Что нужно сделать:
Допишите продолжение воспоминаний о войне, заградотрядах и выходе из окружения, начиная сразу после их последней фразы.

Изучаемый текст:
В отношении заградотрядов. Да, они были и до Сталинграда. Но с совершенно иными задачами. Никогда и никого не гнали в бой пулеметами. Ну, не видел я и не слышал такого! Врёт Суворов, отрабатывая серебряники. Заградотряды собирали на дорогах отступающих и выходящих из окружения, направляли их на проверку в органы “Смерш“, после чего эти люди направлялись в новые формирующиеся части. Несли они и комендантские функции, особенно под Сталинградом,при подготовке наступления, контролируя передвижения на дорогах с целью сохранения тайны подготовки наступления. Почему то, Суворов не пишет о немецких заградотрядах, которые ловили своих бегущих солдат, без суда и следствия расстреливая их или приковывали к пулеметам. Сам видел на р.Миус, у Таганрога, такого смертника – прикованного к бронеколпаку. Когда его расковали, он сорвал с головы нашего солдата пилотку, схватил свой пулемёт и пошёл в атаку вместе с нашей пехотой.

Я же сам прошёл через это дело в 41-м, после выхода из окружения, того самого, о котором писал Симонов в книге "Живые и мертвые". И если говорить о писателях, то именно он мой идеал писателя военных лет (но не журналиста). Служа в Капустином Яре, пришлось с ним встретиться, когда он облил грязью новую науку кибернетику, называя её "оружием мракобесов". Бывал я у него в редакции "Литературной газеты", пытался выступить против, но понимания не нашёл.

- Я читал эту книгу. Надо сказать, что первые главы производят весьма удручающее впечатление. Интересно, а что испытывали тогда Вы и те, кто Вас окружал?


- Симонов очень хорошо, а главное правдиво, описал эту мрачную картину войны. Первое и главное, что вполне естественно, все наши чувства были направлены на то, чтобы выжить и не попасть в плен. Для меня, например, это было равноценно гибели. Было гнетущее чувство недоумения, непонимания - как такое могло случиться, ведь не к такой войне мы готовились.

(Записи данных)
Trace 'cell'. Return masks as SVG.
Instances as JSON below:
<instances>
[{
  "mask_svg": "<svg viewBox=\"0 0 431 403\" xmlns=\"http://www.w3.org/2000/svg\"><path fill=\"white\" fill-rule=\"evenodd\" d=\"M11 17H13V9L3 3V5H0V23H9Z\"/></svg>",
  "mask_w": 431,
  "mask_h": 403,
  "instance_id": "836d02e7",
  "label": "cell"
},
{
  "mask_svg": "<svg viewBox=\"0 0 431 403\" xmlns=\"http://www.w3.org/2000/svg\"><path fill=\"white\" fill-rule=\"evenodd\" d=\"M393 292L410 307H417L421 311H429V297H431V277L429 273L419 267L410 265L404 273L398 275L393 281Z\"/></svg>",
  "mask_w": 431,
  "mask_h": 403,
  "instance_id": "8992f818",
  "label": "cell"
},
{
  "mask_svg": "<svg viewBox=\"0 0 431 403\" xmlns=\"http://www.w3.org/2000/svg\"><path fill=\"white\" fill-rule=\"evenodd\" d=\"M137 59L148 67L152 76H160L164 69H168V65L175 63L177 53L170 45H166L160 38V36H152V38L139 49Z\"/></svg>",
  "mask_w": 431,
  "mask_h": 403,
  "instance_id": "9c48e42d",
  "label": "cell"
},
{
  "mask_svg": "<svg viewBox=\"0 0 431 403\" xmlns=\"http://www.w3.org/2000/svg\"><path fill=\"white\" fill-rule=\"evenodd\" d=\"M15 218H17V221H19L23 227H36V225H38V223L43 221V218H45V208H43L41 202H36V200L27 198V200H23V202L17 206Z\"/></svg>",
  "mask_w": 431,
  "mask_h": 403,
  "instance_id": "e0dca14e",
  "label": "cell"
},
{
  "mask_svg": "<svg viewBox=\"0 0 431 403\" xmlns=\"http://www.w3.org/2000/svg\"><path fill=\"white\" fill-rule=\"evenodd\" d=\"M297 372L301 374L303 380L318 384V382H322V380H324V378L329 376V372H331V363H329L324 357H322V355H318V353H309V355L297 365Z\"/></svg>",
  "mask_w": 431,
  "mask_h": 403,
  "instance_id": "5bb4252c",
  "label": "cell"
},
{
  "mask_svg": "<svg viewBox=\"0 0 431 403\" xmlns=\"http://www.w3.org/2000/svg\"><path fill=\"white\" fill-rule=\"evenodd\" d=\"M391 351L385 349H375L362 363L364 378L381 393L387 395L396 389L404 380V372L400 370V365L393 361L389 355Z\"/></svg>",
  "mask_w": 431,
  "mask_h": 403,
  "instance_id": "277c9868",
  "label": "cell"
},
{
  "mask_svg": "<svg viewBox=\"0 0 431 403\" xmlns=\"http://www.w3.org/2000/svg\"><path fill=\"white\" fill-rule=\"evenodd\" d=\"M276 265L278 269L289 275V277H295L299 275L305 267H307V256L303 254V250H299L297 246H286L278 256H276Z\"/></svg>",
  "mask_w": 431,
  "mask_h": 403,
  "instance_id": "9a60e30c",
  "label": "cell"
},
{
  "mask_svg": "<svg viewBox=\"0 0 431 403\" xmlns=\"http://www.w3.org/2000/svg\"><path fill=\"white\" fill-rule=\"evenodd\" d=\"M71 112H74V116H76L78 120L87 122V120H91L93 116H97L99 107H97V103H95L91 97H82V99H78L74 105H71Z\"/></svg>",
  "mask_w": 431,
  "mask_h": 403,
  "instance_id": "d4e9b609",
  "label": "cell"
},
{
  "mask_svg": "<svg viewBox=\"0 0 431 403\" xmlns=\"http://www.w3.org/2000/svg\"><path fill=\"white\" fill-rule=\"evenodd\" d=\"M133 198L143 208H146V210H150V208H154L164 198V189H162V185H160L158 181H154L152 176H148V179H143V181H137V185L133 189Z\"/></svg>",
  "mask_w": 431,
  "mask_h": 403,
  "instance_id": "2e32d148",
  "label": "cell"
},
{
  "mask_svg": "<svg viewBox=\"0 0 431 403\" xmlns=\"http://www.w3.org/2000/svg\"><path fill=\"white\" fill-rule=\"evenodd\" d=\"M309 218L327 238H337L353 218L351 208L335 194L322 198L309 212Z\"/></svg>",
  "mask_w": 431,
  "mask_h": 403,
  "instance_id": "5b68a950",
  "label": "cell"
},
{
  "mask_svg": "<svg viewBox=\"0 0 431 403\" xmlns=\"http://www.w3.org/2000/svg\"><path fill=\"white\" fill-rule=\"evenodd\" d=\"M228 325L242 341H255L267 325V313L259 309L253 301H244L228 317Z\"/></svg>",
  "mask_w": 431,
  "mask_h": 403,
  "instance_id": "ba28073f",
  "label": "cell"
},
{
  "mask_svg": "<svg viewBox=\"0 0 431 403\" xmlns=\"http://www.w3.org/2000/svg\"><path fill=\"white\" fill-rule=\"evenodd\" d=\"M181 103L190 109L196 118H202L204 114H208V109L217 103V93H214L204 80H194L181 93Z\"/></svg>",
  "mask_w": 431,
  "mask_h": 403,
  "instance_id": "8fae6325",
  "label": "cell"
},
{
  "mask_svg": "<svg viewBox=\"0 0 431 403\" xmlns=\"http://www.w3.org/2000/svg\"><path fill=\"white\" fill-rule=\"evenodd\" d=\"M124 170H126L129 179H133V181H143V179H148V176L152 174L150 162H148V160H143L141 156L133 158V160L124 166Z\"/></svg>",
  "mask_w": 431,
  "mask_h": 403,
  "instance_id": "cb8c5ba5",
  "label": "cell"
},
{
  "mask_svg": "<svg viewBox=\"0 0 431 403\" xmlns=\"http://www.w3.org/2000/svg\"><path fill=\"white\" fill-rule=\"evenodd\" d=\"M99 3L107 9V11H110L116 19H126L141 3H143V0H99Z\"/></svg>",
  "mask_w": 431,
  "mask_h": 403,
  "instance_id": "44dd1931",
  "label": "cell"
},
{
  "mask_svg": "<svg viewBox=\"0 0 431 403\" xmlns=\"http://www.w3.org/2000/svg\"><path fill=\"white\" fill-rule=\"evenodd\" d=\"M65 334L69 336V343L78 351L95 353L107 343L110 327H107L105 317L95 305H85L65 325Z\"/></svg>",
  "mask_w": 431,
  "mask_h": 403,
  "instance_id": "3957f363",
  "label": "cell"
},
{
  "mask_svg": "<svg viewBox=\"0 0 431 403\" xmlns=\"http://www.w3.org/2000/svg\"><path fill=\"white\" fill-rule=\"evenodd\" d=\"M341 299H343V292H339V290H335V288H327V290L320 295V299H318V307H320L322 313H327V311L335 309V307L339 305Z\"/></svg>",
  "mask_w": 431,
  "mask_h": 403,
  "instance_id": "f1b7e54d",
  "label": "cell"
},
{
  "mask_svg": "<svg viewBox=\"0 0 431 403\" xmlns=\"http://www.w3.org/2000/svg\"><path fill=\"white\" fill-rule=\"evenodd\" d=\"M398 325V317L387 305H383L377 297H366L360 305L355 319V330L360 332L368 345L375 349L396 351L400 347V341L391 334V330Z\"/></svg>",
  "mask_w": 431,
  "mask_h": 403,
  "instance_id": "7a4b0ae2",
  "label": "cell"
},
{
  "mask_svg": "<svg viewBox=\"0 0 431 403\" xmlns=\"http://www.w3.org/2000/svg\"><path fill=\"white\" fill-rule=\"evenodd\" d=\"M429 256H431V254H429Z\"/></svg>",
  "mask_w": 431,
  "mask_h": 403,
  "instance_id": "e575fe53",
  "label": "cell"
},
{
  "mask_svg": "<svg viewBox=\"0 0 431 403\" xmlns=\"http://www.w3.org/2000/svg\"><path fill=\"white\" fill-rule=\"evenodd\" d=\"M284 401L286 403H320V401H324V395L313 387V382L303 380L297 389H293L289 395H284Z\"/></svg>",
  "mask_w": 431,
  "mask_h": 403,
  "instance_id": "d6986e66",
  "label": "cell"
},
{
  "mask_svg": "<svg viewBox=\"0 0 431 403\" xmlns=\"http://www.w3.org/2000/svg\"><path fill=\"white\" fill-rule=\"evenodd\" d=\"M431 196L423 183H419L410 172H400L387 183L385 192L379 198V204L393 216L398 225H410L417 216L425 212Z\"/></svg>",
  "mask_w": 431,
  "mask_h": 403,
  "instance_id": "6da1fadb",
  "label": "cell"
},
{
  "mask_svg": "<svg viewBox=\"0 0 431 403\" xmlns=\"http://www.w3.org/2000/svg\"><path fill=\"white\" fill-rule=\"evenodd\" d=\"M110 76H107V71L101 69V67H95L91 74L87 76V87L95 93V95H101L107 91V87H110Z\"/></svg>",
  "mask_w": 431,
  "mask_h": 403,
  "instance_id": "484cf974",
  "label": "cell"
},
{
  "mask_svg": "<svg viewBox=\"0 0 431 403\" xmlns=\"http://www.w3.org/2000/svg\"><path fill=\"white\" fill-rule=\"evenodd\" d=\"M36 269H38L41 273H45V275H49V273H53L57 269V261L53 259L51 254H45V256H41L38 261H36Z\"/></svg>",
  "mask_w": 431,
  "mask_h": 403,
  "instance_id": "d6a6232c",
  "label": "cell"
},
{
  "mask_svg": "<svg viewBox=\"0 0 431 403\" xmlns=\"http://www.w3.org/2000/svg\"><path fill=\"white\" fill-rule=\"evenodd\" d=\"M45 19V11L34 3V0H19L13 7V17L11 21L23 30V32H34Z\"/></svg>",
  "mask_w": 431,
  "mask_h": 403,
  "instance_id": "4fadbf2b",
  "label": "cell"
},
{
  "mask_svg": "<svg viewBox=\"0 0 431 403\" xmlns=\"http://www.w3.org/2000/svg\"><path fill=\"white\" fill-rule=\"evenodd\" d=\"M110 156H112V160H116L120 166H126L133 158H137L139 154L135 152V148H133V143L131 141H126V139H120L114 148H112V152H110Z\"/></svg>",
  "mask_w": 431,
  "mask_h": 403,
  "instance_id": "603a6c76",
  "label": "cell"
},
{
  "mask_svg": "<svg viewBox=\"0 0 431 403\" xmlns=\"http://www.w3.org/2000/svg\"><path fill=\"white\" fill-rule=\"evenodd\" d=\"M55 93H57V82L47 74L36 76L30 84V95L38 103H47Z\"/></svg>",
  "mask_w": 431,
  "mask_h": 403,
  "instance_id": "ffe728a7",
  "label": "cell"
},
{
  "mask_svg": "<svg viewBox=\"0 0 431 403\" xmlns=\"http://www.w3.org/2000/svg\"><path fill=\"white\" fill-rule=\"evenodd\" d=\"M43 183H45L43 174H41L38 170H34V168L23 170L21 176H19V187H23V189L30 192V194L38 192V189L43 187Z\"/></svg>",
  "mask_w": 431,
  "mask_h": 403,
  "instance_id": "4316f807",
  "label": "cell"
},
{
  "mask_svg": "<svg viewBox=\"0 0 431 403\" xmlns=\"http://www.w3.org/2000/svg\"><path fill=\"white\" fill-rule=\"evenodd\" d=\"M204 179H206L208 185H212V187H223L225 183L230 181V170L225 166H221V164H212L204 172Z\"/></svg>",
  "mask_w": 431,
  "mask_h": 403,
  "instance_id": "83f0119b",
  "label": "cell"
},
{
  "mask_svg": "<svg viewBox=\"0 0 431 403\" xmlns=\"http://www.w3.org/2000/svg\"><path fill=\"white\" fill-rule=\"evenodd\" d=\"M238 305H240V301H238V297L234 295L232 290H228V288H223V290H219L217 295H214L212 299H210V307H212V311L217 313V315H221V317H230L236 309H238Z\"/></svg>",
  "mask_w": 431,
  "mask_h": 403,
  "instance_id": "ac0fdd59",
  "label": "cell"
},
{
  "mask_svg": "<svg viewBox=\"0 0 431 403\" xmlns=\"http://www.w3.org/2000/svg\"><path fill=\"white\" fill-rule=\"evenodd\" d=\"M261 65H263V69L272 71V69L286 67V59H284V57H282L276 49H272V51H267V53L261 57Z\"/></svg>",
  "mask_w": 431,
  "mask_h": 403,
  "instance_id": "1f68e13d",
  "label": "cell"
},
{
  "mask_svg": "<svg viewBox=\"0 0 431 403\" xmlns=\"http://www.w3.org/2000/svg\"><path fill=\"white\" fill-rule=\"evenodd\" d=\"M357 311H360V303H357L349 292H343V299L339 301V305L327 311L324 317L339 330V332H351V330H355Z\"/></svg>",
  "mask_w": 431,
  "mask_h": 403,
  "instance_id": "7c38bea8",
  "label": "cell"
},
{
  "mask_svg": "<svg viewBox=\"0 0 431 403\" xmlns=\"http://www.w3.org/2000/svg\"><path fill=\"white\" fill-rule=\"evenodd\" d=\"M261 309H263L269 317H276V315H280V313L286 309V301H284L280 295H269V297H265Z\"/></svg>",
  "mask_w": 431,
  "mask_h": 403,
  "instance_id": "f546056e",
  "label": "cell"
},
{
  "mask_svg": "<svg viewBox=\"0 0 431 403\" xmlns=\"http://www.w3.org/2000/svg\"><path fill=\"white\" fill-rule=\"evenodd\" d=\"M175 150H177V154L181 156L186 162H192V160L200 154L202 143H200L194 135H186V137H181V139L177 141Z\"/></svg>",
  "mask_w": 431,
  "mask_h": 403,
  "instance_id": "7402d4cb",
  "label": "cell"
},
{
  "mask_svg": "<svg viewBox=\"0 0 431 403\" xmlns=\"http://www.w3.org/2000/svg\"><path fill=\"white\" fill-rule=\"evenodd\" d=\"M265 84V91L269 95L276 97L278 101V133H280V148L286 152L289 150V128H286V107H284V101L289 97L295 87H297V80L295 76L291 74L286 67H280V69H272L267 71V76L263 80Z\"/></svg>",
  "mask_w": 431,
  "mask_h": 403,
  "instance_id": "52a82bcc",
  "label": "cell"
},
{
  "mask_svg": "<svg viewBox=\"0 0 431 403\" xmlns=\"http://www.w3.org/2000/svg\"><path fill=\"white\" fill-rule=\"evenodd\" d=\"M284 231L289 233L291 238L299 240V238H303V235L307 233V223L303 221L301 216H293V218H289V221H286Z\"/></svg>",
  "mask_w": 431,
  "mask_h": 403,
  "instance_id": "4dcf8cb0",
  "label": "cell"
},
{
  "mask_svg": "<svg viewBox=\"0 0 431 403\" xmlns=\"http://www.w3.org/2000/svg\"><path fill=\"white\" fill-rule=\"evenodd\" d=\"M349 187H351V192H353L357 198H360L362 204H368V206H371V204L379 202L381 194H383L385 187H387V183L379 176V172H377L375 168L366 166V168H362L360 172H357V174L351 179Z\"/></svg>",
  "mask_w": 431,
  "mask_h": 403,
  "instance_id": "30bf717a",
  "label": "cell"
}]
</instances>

Результат:
Чувство гнева и ненависти к врагу, как и чувство уверенности в победе, не покидало нас: наше дело правое! Мы видели, что немца можно бить. И не только видели - били. Но всякое было. Были и такие, которые уходили к немцам. Были и такие, которые уходили домой, особенно из районов по пути следования, уже оккупированных к тому времени немцами. Но основная масса, организуемая по маршрутам следования в подразделения и управляемая кадровыми офицерами, сплачивалась в боевую силу и подходя к линии фронта, была в состоянии вести бой и пробиваться к своим. Так случилось и со мной. После двадцативосьмисуточного перехода по лесам, ведя многочисленные стычки с врагом, вышли из окружения в районе жел.дор. станции Белёв, после чего ещё раз попали в кольцо в районе станции Плавск. Вышли из окружения к г.Тула, где, после соответствующего контроля, влились в ряды её защитников. Из моего взвода ушел домой лишь один человек. И то, ушёл по моему разрешению, но не вернулся. Почему - не знаю. Хочется думать, просто не сумел найти нас на лесных дорогах.

- А кого из старых ракетчиков, которых без сомнения можно назвать первопроходцами, Вы помните? Я имею в виду военных, заложивших основу служб полигона.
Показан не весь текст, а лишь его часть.